If the logs above are not enough to troubleshoot your issues, then there are other log files to check:
/var/log/messages
- Most of the syslog messages should be here./var/log/boot.log
- System startup messages (Not related to syslog)
Alternatively, if you can't boot your machine normally, then you can access emergency.target
as shown above a view logs there the same way.
Conclusion
There is a lot more that can go wrong with Linux machine than what I shown in sections above.

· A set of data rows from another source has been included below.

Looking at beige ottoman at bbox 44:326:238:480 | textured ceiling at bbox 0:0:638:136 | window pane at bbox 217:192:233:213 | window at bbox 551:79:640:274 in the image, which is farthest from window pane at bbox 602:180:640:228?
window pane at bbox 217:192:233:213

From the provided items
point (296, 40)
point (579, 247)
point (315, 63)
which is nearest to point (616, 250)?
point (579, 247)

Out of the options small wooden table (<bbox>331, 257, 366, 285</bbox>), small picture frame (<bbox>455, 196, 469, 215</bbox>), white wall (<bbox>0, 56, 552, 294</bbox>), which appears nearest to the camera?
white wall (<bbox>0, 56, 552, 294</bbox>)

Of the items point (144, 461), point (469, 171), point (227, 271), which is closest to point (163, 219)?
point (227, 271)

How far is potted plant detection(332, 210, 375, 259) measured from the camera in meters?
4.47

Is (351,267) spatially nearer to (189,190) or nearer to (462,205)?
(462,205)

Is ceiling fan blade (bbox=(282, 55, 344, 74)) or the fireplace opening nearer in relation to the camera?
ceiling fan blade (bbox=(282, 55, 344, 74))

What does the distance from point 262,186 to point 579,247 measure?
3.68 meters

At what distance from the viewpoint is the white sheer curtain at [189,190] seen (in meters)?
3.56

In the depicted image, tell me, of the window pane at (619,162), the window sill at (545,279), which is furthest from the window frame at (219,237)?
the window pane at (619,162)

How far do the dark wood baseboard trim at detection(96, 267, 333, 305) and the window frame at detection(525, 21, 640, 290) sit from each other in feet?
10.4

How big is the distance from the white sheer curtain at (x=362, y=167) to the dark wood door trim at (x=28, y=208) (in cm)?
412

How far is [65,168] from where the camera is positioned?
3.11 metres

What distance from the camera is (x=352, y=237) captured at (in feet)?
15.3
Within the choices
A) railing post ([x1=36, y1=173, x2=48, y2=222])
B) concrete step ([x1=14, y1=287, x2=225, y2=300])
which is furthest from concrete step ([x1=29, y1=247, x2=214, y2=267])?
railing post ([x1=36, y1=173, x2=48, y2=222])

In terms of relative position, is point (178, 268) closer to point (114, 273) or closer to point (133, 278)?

These examples/approaches though, can be applied to variety of other problems that you might encounter. Also, not all of them are life-and-death kind of a situation, but it's always preferable to be able solve them rather quickly, especially if this problematic machine is a production system. Solving most of the issues depends of getting the right information and being able to restore previous configurations, therefore it's crucial to always store logs and to backup critical files on your system before modifying them.